Koch’s code is behind most of the popular email encryption programs GPGTools, Enigmail, and GPG4Win. If he packed it in, he would create a nightmare scenario for the security industry.
Werner Koch appealed for cash to keep his Gnu Privacy Guard project going. He wrote the software, known as Gnu Privacy Guard, in 1997, and since then has been almost single-handedly keeping it alive with patches and updates from his home in Erkrath, Germany. Now 53, he is running out of money and patience with being underfunded.
He has been running the project more or less for free because he believed there was a need to have some sort of open saucy encrypted software. In 2013 he was all set to pack it in and then the Snowden news broke, and he realised that this was not the time to cancel.
It is not as if the industry has been particularly helpful, despite its dependence on him, the security industry has not been that helpful.
Koch could not raise enough money to pay himself and to fulfill his dream of hiring a full-time programmer. He has been living off $25,000 per year since 2001 — a fraction of what he could earn in private industry. In December, he launched a fundraising campaign that has garnered about $43,000 to date but he needed $137,000 to pay himself a decent salary and hire a full-time developer.
A lifeline was thrown to him this week. He was awarded a one-time grant of $60,000 from Linux Foundation’s Core Infrastructure Initiative. Donations flooded Werner’s website donation page and he reached his funding goal of $137,000. In addition, Facebook and the online payment processor Stripe each pledged to donate $50,000 a year to Koch’s project.

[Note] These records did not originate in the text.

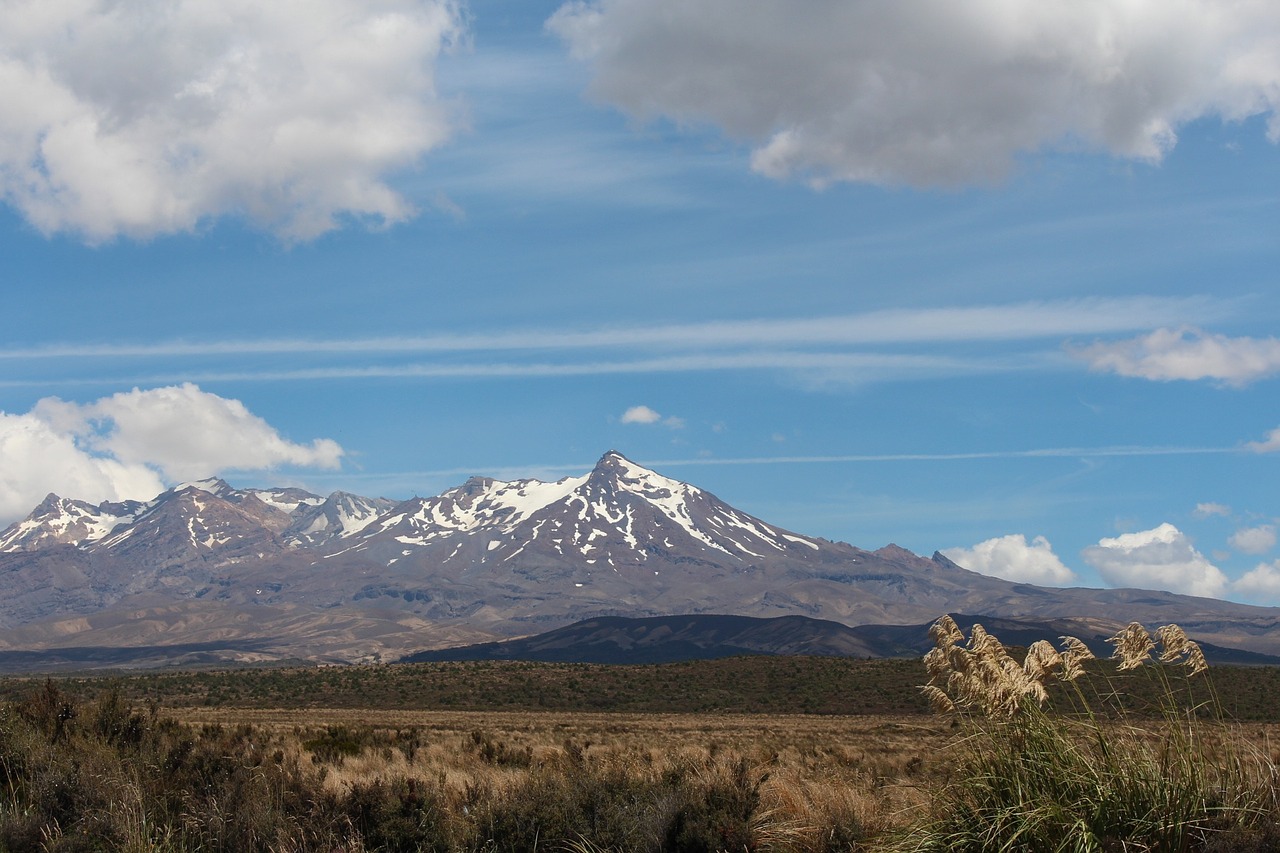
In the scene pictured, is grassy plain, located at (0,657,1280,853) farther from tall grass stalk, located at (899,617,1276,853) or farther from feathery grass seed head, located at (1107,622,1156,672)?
feathery grass seed head, located at (1107,622,1156,672)

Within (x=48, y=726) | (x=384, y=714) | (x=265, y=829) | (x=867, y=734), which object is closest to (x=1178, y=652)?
(x=265, y=829)

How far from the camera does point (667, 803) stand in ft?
39.9

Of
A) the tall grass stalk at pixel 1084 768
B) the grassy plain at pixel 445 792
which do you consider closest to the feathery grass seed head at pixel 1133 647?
the tall grass stalk at pixel 1084 768

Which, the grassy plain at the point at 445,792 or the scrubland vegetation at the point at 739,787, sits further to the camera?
the grassy plain at the point at 445,792

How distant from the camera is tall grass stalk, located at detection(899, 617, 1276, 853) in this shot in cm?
769

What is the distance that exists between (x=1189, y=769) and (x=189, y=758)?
1397 centimetres

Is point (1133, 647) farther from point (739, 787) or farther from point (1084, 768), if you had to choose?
point (739, 787)

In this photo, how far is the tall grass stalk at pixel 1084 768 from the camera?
7691 millimetres

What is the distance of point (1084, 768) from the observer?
8.17m

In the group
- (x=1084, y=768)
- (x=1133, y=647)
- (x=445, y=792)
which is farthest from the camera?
(x=445, y=792)

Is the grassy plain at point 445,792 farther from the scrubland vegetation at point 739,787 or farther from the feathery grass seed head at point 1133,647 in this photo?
the feathery grass seed head at point 1133,647

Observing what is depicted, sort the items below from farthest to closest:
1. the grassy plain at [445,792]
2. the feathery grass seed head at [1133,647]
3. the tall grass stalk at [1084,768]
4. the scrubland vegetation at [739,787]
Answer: the grassy plain at [445,792]
the scrubland vegetation at [739,787]
the tall grass stalk at [1084,768]
the feathery grass seed head at [1133,647]

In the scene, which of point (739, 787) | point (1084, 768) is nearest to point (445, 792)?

The cash gave Koch, who has an 8-year-old daughter and a wife who isn’t working, some breathing room. But when Propublica http://www.propublica.org/article/the-worlds-email-encryption-software-relies-on-one-guy-who-is-going-broke asked him what he will do when the current batch of money runs out, he shrugged and said he prefers not to think about it. “I’m very glad that there is money for the next three months,” Koch said. “Really I am better at programming than this business stuff.”